Arrivé à Bornéo en 1848[1], j’étais encore l’année suivante assez peu au courant des mœurs de l’île ; au moins ne les connaissais-je que modifiées, adoucies par la ferme autorité que le rajah Brooke avait déjà établie sur la province de Sarawak, où je faisais auprès de lui mon apprentissage diplomatique. Nous menions à Kuching, la capitale de sa petite principauté, une existence presque européenne, et, bien que je comprisse toute la valeur des enseignemens quotidiens que je puisais dans les entretiens du rajah, je sentais en même temps le besoin de me mettre plus directement en rapport

  1. Les élémens principaux du récit qu’on va lire sont épars dans un des livres de voyages qui, depuis quelque temps, ont été accueillis en Angleterre avec le plus d’intérêt (Life in the Forests of the Far East, London, Smith, Elder and Co, 2 vol.). L’auteur, M. Spenser Saint-John (fils et frère de deux écrivains bien connus, James Augustus et Bayle Saint-John), accrédité comme consul-général tant auprès du sultan de Brunei et des autorités hollandaises de Balambangan que du fameux rajah de Sarawak (sir James Brooke), a mis à profit les privilèges de sa position, pour pénétrer, plus avant qu’aucun autre explorateur ne l’avait fait encore, vers le centre de la grande île de Bornéo.

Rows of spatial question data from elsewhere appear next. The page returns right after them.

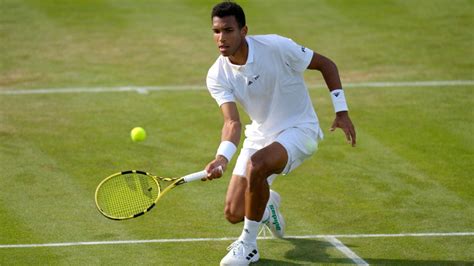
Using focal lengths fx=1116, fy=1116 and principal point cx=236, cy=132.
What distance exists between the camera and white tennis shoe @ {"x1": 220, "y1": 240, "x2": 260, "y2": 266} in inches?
391

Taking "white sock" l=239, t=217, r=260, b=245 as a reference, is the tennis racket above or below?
above

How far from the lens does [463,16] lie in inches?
796

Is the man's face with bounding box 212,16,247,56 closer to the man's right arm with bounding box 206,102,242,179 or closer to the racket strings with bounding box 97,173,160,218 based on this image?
the man's right arm with bounding box 206,102,242,179

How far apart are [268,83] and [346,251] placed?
5.67 feet

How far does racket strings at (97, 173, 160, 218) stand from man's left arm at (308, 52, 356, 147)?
1822mm

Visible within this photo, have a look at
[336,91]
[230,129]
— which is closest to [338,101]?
[336,91]

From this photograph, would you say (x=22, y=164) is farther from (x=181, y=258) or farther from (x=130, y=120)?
(x=181, y=258)

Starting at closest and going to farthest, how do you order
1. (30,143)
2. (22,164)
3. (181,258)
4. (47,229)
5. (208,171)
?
(208,171), (181,258), (47,229), (22,164), (30,143)

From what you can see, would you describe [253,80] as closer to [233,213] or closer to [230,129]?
[230,129]

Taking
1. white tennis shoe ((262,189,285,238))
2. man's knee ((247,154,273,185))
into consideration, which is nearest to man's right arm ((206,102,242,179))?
man's knee ((247,154,273,185))

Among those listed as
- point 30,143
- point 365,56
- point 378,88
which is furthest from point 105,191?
point 365,56

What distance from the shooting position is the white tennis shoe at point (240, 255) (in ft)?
32.6

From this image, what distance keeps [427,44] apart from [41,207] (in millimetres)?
9157

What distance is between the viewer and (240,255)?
392 inches
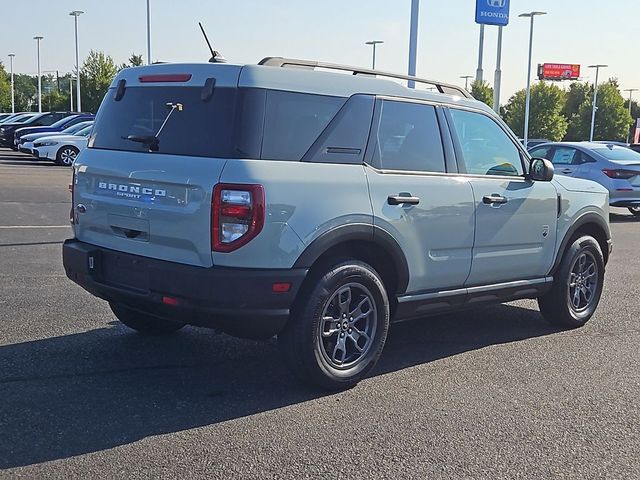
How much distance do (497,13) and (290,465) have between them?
17507mm

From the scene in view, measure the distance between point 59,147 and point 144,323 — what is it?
2050 cm

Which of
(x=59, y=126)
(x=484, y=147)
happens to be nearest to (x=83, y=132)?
(x=59, y=126)

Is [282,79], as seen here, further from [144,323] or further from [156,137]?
[144,323]

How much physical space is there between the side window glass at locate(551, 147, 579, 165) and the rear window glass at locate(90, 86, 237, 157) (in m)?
12.3

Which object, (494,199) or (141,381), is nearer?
(141,381)

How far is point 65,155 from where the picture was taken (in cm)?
2514

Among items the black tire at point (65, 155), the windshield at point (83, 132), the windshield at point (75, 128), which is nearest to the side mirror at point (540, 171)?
the black tire at point (65, 155)

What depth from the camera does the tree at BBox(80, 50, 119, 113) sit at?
59.0m

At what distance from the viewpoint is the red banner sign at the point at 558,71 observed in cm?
9740

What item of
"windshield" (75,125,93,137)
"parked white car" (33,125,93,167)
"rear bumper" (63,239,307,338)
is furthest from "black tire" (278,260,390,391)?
"windshield" (75,125,93,137)

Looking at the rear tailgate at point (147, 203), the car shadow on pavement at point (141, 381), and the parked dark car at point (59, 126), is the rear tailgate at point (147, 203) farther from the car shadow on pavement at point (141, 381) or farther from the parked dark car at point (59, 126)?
the parked dark car at point (59, 126)

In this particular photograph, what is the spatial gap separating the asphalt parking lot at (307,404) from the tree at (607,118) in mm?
74100

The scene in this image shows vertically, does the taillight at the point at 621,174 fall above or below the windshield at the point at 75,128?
below

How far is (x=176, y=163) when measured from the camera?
4609 millimetres
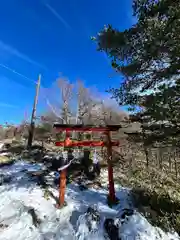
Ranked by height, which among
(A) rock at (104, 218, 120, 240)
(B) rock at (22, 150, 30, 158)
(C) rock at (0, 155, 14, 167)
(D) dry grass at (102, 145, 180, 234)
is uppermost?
(B) rock at (22, 150, 30, 158)

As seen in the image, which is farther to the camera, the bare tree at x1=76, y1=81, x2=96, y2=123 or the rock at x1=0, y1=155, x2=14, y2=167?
Answer: the bare tree at x1=76, y1=81, x2=96, y2=123

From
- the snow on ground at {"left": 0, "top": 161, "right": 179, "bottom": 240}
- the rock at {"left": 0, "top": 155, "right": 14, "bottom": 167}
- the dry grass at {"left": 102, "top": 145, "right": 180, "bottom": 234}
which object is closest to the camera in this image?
the snow on ground at {"left": 0, "top": 161, "right": 179, "bottom": 240}

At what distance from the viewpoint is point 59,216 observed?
274 inches

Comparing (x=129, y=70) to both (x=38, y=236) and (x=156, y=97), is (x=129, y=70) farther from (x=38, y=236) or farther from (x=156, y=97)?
(x=38, y=236)

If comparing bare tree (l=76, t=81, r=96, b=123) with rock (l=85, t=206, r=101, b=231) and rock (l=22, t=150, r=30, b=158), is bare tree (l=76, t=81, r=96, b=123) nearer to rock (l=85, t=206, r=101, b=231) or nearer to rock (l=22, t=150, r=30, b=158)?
rock (l=22, t=150, r=30, b=158)

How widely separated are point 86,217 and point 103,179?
4.11 m

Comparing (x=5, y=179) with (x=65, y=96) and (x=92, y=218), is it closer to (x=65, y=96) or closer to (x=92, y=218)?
(x=92, y=218)

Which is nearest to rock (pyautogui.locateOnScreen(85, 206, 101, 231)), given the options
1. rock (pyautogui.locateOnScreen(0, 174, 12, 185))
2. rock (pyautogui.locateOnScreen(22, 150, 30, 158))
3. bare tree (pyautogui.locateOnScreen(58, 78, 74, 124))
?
rock (pyautogui.locateOnScreen(0, 174, 12, 185))

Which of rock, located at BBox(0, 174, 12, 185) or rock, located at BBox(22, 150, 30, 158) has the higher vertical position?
rock, located at BBox(22, 150, 30, 158)

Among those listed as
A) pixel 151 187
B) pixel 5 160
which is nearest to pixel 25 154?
pixel 5 160

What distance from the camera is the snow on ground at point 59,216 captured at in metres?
5.13

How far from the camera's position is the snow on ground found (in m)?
5.13

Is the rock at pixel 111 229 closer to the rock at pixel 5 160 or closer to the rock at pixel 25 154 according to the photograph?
the rock at pixel 5 160

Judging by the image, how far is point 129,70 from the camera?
6.21 metres
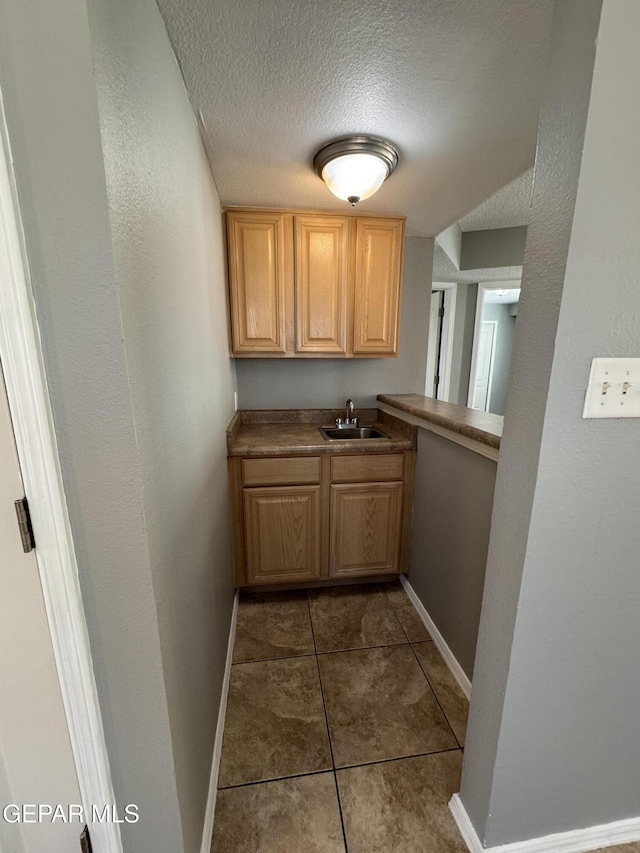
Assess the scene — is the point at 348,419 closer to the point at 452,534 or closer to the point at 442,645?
the point at 452,534

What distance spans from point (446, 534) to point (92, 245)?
1.65 meters

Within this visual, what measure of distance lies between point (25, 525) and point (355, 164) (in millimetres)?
1592

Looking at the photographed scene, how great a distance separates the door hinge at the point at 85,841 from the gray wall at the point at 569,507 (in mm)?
981

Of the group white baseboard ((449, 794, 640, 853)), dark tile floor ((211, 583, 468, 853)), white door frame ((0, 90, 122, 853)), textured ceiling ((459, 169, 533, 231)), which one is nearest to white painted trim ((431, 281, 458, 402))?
textured ceiling ((459, 169, 533, 231))

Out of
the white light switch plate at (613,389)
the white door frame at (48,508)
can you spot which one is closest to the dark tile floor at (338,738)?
the white door frame at (48,508)

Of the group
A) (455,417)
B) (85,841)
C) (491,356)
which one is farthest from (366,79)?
(491,356)

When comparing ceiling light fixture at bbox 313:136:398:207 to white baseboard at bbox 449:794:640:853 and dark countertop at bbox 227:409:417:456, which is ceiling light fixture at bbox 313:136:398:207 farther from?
white baseboard at bbox 449:794:640:853

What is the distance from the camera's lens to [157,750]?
721mm

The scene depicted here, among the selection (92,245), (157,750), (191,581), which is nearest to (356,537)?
(191,581)

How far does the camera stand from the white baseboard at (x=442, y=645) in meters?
1.44

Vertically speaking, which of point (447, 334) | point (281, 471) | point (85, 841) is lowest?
point (85, 841)

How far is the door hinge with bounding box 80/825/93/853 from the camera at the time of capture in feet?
2.41

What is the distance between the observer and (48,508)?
1.92ft

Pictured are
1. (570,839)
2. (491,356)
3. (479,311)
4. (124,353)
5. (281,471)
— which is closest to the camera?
(124,353)
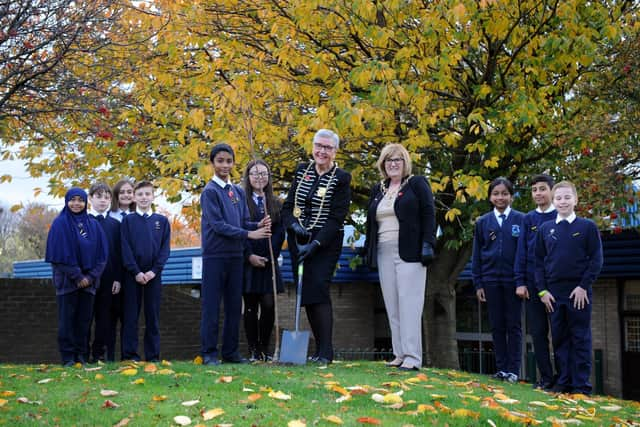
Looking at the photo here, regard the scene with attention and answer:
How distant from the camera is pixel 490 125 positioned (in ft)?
42.5

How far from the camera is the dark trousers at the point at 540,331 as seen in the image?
28.5 ft

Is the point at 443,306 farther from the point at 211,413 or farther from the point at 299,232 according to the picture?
the point at 211,413

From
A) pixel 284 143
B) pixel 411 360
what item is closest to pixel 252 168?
pixel 411 360

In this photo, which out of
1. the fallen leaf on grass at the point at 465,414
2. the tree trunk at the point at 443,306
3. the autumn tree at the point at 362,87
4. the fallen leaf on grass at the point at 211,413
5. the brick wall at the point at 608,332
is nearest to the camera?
the fallen leaf on grass at the point at 211,413

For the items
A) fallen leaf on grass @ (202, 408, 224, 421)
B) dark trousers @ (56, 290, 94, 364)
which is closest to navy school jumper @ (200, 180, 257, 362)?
dark trousers @ (56, 290, 94, 364)

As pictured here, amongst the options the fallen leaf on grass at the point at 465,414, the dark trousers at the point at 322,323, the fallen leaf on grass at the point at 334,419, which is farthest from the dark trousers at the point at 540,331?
the fallen leaf on grass at the point at 334,419

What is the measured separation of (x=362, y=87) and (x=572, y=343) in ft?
16.9

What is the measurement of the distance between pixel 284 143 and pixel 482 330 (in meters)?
11.9

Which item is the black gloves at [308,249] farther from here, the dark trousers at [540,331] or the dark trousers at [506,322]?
the dark trousers at [540,331]

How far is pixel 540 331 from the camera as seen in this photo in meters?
8.76

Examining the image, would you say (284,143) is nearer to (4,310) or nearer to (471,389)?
(4,310)

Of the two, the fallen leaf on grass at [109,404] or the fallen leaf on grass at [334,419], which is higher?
the fallen leaf on grass at [109,404]

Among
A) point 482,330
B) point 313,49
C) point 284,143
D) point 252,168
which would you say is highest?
point 313,49

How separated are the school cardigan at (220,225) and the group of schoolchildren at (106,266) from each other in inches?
44.7
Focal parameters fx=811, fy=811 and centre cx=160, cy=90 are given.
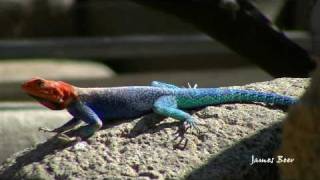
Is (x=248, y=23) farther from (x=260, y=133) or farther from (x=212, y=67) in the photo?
(x=212, y=67)

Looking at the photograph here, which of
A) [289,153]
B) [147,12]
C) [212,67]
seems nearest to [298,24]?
[212,67]

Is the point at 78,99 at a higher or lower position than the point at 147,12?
lower

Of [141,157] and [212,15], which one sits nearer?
[141,157]

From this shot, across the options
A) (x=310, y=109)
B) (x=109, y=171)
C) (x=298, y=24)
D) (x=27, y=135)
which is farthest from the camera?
(x=298, y=24)

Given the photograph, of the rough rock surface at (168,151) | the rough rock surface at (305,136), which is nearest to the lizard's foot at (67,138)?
the rough rock surface at (168,151)

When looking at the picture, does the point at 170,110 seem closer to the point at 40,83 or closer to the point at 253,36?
the point at 40,83

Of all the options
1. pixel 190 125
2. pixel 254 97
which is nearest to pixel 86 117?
pixel 190 125

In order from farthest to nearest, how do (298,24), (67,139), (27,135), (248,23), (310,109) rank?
(298,24), (27,135), (248,23), (67,139), (310,109)
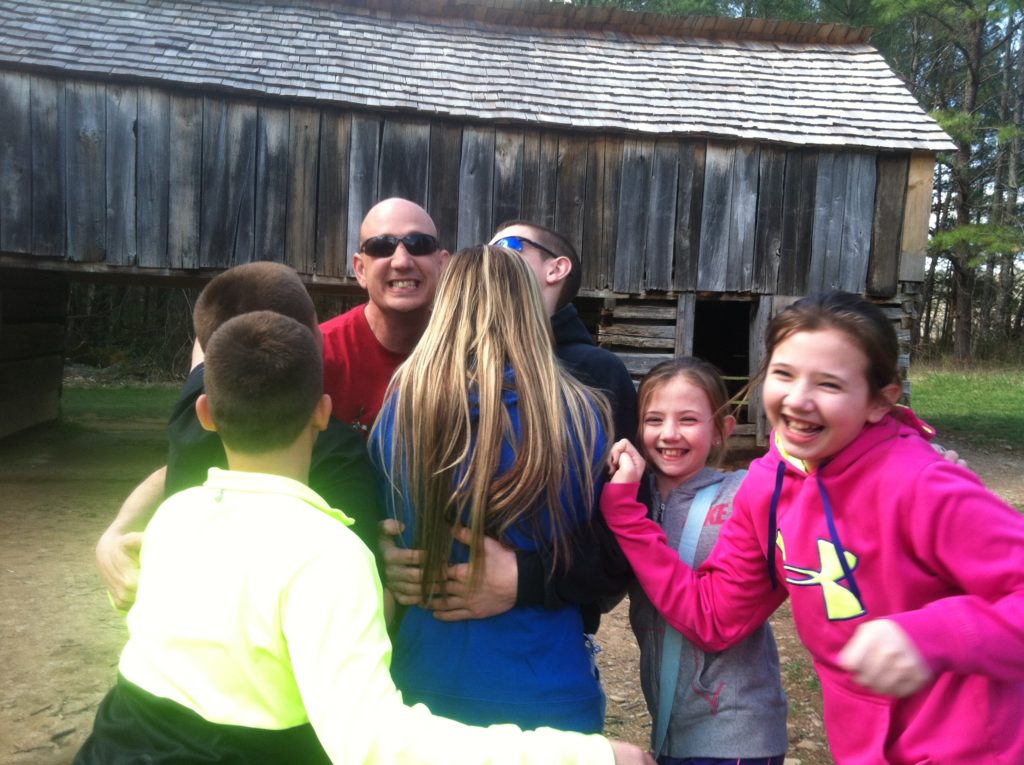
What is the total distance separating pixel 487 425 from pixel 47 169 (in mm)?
8703

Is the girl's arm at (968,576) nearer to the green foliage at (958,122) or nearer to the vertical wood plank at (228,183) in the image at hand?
the vertical wood plank at (228,183)

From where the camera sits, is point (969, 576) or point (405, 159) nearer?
point (969, 576)

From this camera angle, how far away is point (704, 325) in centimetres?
1475

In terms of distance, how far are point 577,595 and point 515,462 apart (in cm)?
37

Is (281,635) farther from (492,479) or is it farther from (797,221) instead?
(797,221)

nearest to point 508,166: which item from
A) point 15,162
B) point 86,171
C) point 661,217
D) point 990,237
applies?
point 661,217

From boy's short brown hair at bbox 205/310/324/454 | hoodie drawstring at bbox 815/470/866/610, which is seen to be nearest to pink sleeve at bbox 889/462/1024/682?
hoodie drawstring at bbox 815/470/866/610

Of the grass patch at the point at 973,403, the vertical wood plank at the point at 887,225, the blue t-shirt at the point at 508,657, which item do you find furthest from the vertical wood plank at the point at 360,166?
the grass patch at the point at 973,403

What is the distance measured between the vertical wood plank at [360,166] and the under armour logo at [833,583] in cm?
791

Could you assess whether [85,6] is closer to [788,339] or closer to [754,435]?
[754,435]

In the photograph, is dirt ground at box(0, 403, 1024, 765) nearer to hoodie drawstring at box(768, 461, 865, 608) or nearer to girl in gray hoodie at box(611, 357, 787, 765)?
girl in gray hoodie at box(611, 357, 787, 765)

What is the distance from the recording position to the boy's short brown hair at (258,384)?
5.11 ft

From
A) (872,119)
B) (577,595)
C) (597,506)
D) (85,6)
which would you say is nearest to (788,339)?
(597,506)

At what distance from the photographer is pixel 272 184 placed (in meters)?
9.03
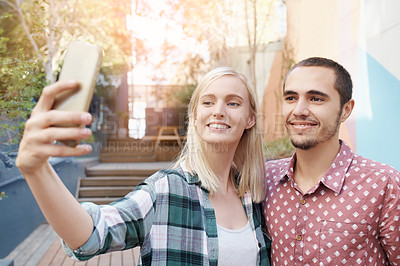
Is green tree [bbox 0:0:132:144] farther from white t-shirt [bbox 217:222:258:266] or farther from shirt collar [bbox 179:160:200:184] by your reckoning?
white t-shirt [bbox 217:222:258:266]

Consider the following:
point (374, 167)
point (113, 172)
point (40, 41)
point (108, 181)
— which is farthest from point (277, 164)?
point (113, 172)

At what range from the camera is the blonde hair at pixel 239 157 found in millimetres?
1588

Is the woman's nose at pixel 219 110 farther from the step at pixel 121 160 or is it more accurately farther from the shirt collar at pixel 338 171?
the step at pixel 121 160

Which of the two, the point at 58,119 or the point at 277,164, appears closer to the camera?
the point at 58,119

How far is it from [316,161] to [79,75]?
113cm

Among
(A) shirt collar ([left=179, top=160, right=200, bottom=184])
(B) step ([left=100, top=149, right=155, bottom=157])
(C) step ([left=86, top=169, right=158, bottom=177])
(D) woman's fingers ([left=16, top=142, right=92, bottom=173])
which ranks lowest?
(C) step ([left=86, top=169, right=158, bottom=177])

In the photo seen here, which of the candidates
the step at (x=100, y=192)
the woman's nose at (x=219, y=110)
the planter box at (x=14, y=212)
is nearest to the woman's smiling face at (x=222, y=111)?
the woman's nose at (x=219, y=110)

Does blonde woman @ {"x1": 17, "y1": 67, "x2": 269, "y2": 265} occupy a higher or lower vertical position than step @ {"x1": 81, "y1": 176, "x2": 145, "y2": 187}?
higher

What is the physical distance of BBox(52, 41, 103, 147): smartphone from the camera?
2.18ft

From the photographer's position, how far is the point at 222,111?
1.57 m

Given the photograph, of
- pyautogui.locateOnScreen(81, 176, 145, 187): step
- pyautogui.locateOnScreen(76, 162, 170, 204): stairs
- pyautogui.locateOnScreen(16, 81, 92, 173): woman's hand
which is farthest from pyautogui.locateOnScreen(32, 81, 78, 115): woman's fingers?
pyautogui.locateOnScreen(81, 176, 145, 187): step

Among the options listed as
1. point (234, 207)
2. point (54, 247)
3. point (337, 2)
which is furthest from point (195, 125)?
point (54, 247)

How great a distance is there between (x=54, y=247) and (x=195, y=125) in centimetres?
359

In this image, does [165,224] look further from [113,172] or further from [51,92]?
[113,172]
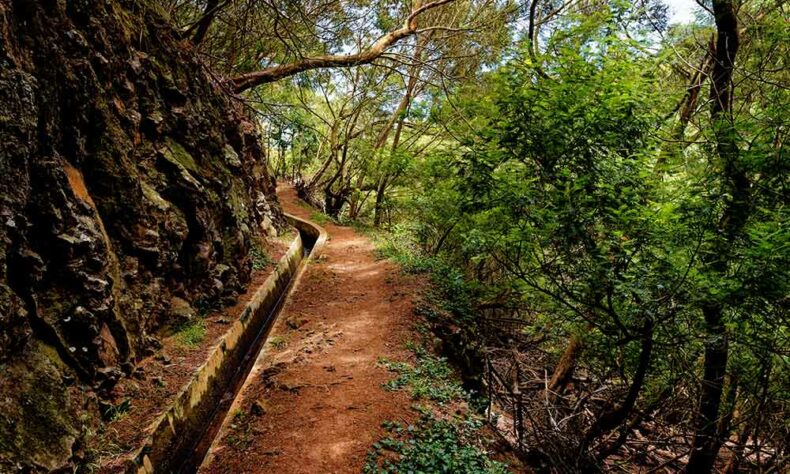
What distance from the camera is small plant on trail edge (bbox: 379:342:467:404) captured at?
5434 mm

Remontant le cours du Limbang, gravissant les pentes escarpées du Kina-Balu, il a pu, sur les rives de l’un et les sommets de l’autre, étudier les paysages et les productions de l’île, sa faune multiple, sa flore étrange, ses richesses minéralogiques et ses institutions sociales, — si tant est qu’on puisse donner ce nom au système de tyrannie aristocratique sous lequel se débattent les populations mélangées, les tribus hostiles de ce splendide et malheureux pays. Le savoir réel, les détails précieux abondent dans ces deux volumes, qui résument onze années de séjour consécutif, d’observation assidue, de courageuses et utiles entreprises.